#### [Task list]
- 1) Using the forum thread about the Halo 600 range finder, answer each question on its own line:
(a) What price does AdvanTimberLou call a great buy?
(b) For what amount does Tug08 say he could find out, using a coupon?
(c) What model does jaragon say his unit is labeled as, and to what distance?
- 2) Write the next part of the Halo 600 range finder forum thread, picking up after its last post.

#### [Text provided]
■ ■ ■ ■ ■ ■ ■

# Halo 600 range finder



## jsmbly (Jun 29, 2006)

I would like to know also.Thinking about getting one


----------



## Tug08 (Aug 12, 2008)

*anyone?*

up to the top


----------



## jsmbly (Jun 29, 2006)

Does anyone know?


----------



## AdvanTimberLou (Aug 8, 2005)

Too new for a review I think. Great buy though for $99.00.

Any reviews on Sportman's Guide for it?


----------



## jsmbly (Jun 29, 2006)

Not a very good review.But I think I will give one a try


----------



## Tug08 (Aug 12, 2008)

*up we go*

up for saturday


----------



## Tug08 (Aug 12, 2008)

*Still like to know.*

I am a Sportsman's Guide member and have a ten dollar off coupon. I guess I can find out for $79.97


----------



## AdvanTimberLou (Aug 8, 2005)

Tug08 said:


> I am a Sportsman's Guide member and have a ten dollar off coupon. I guess I can find out for $79.97


I am sure you can try it and if you don't like it, easily get your money back here in our classifieds!

Best of luck if you get one, maybe do a review on here of it.


----------



## mdewitt71 (Jul 20, 2005)

*Anyone bought one yet?*


----------



## jaragon (Jul 14, 2009)

I bought one and received it yesterday. Seems to be very good from the rangefinders I have used. The only thing I see is the one I received says it is a r400 model only out to 400 yards and not 600 as sportsmansguide says it should be. Anyone else have this issue with the one they received? I asked sportsmandguide and they said everything they show shows it should be a 600 yard model?????


----------



## mdewitt71 (Jul 20, 2005)

jaragon said:


> I bought one and received it yesterday. Seems to be very good from the rangefinders I have used. The only thing I see is the one I received says it is a r400 model only out to 400 yards and not 600 as sportsmansguide says it should be. Anyone else have this issue with the one they received? I asked sportsmandguide and they said everything they show shows it should be a 600 yard model?????


Have you tried to shoot it out to 600 yards and see if it read it?

I would definately get back with Sportsman Guide if it is labeled as a 400 yard model...thanks for the heads up, it still might be a good deal if it works well though.

■ ■ ■ ■ ■ ■ ■

#### [Material shown]
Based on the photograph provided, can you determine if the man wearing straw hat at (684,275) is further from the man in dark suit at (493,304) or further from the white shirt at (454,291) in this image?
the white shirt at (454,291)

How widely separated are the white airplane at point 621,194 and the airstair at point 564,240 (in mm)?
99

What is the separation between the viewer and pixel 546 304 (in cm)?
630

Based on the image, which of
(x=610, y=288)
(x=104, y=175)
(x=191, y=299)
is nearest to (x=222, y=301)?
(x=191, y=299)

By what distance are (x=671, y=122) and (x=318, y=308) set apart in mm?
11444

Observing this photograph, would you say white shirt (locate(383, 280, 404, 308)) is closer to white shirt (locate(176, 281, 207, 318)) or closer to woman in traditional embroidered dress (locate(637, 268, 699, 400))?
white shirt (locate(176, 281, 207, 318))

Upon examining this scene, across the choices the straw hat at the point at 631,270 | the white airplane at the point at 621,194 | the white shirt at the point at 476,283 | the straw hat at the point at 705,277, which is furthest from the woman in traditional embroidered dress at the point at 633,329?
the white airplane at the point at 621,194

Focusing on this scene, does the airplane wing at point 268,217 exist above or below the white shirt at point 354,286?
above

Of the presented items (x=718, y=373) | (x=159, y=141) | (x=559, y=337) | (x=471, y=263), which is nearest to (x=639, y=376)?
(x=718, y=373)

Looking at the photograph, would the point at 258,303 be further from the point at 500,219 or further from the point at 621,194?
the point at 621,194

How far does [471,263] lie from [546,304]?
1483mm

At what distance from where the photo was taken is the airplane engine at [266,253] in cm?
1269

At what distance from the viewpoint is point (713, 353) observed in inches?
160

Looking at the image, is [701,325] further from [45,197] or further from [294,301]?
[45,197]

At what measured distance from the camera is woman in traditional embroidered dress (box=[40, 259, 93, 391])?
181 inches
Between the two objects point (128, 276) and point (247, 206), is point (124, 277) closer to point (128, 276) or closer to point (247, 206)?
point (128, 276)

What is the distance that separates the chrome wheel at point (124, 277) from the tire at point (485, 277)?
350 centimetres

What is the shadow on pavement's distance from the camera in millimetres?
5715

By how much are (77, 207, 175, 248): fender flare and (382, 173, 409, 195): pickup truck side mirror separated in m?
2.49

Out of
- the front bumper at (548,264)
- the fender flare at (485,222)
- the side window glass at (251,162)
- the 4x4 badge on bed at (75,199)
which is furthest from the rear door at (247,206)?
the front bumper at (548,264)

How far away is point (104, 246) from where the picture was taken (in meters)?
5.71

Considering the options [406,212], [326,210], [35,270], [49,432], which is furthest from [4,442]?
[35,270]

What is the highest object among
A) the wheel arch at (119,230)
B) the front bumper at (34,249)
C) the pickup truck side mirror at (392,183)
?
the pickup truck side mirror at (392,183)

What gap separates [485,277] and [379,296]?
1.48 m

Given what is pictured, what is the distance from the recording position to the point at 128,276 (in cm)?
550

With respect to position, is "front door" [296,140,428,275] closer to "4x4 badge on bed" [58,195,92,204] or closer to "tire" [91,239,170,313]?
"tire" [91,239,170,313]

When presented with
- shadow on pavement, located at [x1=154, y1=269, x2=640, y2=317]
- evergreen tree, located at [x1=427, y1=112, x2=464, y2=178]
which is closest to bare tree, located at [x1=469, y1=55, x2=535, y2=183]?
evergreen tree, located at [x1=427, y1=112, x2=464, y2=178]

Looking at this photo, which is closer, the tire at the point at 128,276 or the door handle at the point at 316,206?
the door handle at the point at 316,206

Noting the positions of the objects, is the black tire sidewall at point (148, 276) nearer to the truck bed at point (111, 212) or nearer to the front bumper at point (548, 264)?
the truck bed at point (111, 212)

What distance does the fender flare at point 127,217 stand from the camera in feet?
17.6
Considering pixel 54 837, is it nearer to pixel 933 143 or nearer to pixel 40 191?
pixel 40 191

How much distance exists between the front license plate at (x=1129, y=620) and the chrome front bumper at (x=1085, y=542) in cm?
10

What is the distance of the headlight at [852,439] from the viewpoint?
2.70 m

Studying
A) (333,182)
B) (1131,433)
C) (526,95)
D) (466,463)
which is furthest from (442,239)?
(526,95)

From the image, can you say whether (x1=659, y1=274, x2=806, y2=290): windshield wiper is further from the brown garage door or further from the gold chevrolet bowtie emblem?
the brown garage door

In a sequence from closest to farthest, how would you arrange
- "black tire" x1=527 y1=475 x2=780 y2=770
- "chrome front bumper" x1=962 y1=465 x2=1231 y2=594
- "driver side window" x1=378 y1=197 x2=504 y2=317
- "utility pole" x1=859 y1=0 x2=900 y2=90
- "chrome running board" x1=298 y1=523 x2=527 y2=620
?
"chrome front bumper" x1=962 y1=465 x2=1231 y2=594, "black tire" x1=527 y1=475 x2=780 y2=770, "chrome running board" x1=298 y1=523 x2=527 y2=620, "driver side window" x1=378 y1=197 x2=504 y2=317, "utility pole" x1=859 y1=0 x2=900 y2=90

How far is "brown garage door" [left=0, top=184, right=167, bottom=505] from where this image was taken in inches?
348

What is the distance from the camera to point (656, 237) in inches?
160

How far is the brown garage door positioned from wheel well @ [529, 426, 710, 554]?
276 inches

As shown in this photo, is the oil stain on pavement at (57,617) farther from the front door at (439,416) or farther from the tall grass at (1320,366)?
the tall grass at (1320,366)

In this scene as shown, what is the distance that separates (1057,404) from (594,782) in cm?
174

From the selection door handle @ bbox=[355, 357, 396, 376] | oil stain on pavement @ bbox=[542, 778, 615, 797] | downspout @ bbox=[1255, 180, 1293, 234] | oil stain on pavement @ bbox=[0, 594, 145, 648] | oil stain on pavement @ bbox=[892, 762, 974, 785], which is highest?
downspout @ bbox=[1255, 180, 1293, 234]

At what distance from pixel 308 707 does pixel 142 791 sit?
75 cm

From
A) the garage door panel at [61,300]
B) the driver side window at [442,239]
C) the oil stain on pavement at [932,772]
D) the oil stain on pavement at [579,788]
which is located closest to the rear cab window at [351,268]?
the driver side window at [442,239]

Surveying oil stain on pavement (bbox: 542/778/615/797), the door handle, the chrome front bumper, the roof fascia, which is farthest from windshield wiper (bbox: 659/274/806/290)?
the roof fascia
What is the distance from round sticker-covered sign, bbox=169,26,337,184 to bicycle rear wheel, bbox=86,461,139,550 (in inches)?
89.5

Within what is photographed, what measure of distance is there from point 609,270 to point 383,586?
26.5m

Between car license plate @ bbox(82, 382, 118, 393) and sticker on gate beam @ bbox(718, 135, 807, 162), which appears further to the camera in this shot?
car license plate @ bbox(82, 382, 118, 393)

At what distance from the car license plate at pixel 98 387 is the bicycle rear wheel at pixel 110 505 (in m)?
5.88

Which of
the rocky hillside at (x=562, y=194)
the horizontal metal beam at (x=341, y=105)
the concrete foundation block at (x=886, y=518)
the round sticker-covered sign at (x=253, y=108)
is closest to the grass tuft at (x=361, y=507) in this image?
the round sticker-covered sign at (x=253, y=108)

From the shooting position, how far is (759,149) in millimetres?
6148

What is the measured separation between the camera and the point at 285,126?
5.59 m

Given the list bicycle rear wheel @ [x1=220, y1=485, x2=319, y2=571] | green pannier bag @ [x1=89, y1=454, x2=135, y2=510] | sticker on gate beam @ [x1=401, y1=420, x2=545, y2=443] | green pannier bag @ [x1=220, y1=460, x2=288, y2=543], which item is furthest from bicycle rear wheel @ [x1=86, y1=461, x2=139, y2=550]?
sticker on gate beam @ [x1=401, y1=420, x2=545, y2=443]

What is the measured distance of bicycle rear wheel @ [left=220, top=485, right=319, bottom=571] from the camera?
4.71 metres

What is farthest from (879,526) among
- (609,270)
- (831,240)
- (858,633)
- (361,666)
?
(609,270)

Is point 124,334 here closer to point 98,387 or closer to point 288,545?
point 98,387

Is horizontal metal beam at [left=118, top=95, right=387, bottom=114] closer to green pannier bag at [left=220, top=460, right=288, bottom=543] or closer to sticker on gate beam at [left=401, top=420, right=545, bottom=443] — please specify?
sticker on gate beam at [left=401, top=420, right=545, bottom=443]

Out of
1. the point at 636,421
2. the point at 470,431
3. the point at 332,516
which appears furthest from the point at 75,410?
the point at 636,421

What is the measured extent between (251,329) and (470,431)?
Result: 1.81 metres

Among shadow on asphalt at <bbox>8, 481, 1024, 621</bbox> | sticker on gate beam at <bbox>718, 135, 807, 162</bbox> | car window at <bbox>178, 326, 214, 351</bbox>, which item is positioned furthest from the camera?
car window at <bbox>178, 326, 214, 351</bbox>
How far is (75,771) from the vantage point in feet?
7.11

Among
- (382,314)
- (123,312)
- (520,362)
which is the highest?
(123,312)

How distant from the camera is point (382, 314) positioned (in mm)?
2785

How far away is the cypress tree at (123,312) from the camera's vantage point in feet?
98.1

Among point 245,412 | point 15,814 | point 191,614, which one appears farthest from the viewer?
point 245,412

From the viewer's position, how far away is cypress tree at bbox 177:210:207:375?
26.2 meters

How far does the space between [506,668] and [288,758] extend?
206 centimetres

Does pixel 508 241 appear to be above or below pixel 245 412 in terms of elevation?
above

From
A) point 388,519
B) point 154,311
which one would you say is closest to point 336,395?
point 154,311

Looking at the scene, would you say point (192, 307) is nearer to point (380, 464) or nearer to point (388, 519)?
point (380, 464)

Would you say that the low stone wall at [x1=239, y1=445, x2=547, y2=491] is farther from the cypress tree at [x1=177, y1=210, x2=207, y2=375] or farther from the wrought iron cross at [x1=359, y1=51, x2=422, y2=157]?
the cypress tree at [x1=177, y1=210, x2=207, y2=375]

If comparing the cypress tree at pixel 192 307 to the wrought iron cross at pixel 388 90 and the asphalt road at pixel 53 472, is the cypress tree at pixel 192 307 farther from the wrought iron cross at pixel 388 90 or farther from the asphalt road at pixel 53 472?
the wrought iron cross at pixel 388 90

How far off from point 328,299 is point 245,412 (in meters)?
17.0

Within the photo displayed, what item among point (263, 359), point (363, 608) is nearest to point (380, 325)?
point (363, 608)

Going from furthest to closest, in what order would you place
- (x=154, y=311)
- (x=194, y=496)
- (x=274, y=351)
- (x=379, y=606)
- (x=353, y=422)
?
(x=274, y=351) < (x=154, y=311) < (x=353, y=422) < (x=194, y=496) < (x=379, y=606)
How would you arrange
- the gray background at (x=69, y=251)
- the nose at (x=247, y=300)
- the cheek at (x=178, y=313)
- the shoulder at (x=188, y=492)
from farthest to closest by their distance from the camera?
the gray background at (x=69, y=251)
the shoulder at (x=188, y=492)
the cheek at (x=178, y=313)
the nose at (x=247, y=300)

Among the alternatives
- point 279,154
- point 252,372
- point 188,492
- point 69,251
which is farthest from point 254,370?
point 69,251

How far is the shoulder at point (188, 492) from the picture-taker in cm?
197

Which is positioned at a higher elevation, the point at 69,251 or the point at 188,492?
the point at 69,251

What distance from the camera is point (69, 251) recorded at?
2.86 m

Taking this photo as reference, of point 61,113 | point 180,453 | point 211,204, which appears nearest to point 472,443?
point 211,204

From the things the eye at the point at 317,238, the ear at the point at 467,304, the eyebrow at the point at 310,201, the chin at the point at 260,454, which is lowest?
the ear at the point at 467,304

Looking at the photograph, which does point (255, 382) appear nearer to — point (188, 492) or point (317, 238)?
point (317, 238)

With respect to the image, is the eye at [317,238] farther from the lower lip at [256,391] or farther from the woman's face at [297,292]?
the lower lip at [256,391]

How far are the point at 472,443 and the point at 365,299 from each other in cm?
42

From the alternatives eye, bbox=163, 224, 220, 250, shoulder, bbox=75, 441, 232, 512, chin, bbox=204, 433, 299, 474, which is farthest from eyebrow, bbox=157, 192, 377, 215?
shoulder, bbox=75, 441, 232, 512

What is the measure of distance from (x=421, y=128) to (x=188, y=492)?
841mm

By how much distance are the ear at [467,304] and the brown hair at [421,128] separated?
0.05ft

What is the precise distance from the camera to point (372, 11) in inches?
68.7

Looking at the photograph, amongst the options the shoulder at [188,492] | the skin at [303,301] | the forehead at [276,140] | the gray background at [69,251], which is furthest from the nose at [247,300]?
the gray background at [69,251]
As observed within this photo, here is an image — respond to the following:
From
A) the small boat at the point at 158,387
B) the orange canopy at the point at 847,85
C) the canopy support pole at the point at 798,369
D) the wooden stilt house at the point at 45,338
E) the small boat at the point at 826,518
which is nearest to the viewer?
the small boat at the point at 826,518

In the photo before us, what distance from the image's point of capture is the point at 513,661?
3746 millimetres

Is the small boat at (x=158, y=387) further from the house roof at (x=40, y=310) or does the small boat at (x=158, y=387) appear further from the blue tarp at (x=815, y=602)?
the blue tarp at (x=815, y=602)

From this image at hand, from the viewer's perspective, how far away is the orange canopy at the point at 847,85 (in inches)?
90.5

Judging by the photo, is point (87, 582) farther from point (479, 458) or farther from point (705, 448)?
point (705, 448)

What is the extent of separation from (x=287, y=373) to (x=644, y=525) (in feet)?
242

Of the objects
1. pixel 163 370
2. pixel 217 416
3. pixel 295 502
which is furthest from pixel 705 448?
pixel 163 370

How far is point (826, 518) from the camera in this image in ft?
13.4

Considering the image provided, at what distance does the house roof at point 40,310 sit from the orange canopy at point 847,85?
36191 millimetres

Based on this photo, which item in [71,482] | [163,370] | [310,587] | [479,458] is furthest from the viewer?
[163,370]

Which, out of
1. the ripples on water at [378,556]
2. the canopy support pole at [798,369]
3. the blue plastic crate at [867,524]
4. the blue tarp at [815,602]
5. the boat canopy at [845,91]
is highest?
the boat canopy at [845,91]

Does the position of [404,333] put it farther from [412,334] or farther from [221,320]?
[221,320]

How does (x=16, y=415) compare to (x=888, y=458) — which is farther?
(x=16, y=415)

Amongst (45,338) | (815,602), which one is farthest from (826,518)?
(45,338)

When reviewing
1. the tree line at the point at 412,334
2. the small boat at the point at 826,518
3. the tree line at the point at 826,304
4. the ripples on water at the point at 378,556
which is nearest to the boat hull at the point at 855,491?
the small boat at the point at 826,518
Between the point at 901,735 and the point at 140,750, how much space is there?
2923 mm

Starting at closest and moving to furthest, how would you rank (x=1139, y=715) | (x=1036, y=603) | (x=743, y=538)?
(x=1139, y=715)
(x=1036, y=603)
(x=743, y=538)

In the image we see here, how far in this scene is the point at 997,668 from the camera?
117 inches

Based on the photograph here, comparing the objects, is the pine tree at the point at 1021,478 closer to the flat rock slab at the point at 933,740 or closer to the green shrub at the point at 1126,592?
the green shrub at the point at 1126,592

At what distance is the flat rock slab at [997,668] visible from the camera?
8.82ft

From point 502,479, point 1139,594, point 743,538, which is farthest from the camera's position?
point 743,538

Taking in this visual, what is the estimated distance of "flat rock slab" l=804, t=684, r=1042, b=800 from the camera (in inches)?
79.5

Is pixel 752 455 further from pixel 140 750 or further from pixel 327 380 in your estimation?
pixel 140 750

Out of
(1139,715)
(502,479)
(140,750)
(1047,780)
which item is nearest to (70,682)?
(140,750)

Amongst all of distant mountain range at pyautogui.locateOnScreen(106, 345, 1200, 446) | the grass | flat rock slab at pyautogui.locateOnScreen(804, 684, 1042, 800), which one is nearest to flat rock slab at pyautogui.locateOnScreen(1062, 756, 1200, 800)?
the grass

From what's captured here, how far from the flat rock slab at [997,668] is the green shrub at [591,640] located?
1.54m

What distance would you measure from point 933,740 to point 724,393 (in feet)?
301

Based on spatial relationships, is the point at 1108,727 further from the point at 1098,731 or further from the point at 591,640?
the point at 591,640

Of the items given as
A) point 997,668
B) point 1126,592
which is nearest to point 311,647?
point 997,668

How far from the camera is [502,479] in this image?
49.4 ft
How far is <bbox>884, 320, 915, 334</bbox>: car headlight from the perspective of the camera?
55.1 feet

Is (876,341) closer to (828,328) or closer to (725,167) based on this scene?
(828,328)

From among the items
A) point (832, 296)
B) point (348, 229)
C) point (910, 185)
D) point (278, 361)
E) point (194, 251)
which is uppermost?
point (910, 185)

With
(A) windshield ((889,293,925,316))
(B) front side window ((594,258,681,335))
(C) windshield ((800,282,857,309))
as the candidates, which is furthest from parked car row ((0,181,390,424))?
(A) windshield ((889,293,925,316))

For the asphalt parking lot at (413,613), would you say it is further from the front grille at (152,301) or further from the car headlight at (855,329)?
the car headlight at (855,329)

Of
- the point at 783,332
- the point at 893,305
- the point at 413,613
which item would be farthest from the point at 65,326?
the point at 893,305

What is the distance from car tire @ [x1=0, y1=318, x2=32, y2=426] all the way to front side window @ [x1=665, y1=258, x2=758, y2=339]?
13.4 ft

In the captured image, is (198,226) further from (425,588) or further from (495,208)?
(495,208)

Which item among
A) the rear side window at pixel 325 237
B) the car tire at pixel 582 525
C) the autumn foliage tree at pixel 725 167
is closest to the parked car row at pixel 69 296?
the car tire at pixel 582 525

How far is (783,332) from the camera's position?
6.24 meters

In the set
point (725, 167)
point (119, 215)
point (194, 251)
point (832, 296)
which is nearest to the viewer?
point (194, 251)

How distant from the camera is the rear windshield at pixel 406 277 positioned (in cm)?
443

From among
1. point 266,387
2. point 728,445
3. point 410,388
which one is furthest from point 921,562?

■ ■ ■ ■ ■ ■ ■

#### [The results]
- 1)
(a) $99.00
(b) $79.97
(c) An r400 model, out to 400 yards

- 2)
----------



## jaragon (Jul 14, 2009)

Now after talking to Wildgame Innovations they say they do make a 600 yard model R600. Sportsmansguide says the correct model was sent the 
R400, which is the 400 yard model and all they carry. They told me I can return it if I dont want it. It seems to work fine and perfect for bowhunting. I called sportsmansguide today and they have since changed their website no longer showing it is a 600 yard model. Must have just been false advertising on their part.

http://www.sportsmansguide.com/net/cb/wildgame-innovations-halo-laser-range-finder.aspx?a=552569


----------



## mdewitt71 (Jul 20, 2005)

I see Sportsman's is listing it as a 500 yard rangefinder..........

Let us know more about it once you get it out in the field.....
Seems 2 be a good price.


----------



## fastpassthrough (Jan 25, 2003)

jaragon said:


> I bought one and received it yesterday. Seems to be very good from the rangefinders I have used. The only thing I see is the one I received says it is a r400 model only out to 400 yards and not 600 as sportsmansguide says it should be. Anyone else have this issue with the one they received? I asked sportsmandguide and they said everything they show shows it should be a 600 yard model?????


how is the lens can you se the target clear at a further distance?


----------



## mdewitt71 (Jul 20, 2005)

How about thru a netting, have you tried it yet?

Wondering how it will do thru fog, rain, ect.


----------



## jaragon (Jul 14, 2009)

Took it out and ranged a few items used it ranging my target and it works great. Ranged items out to about 300 yds and it worked like a champ. The only problem it has is it cannot range thru glass. I have not tried it thru netting either. The lens is adjustable a little to get blurry items clear when ranging. All in all seems to be a good little 99$ range finder.


----------



## kbasshunter (Mar 18, 2009)

I also am thinking about this rangefinder, Anybody else use this rangefinder?
Thanks


----------



## Ratanous (Jan 7, 2009)

*Re:*

Just ordered one as well. I dont suppose that Ill need it for anything past 40 yards or so...80 bucks seemed like a steal. I have only been terribly disappointed with 1 or 2 items from sportsmans guide in the past. Nothing, considering the countless number of unecessary items that I have bought from them.


----------



## mdewitt71 (Jul 20, 2005)

jaragon said:


> Took it out and ranged a few items used it ranging my target and it works great. Ranged items out to about 300 yds and it worked like a champ. The only problem it has is it cannot range thru glass. I have not tried it thru netting either. The lens is adjustable a little to get blurry items clear when ranging. All in all seems to be a good little 99$ range finder.


Its a laser, I would think all lasers wont shoot thru glass...............could be wrong though.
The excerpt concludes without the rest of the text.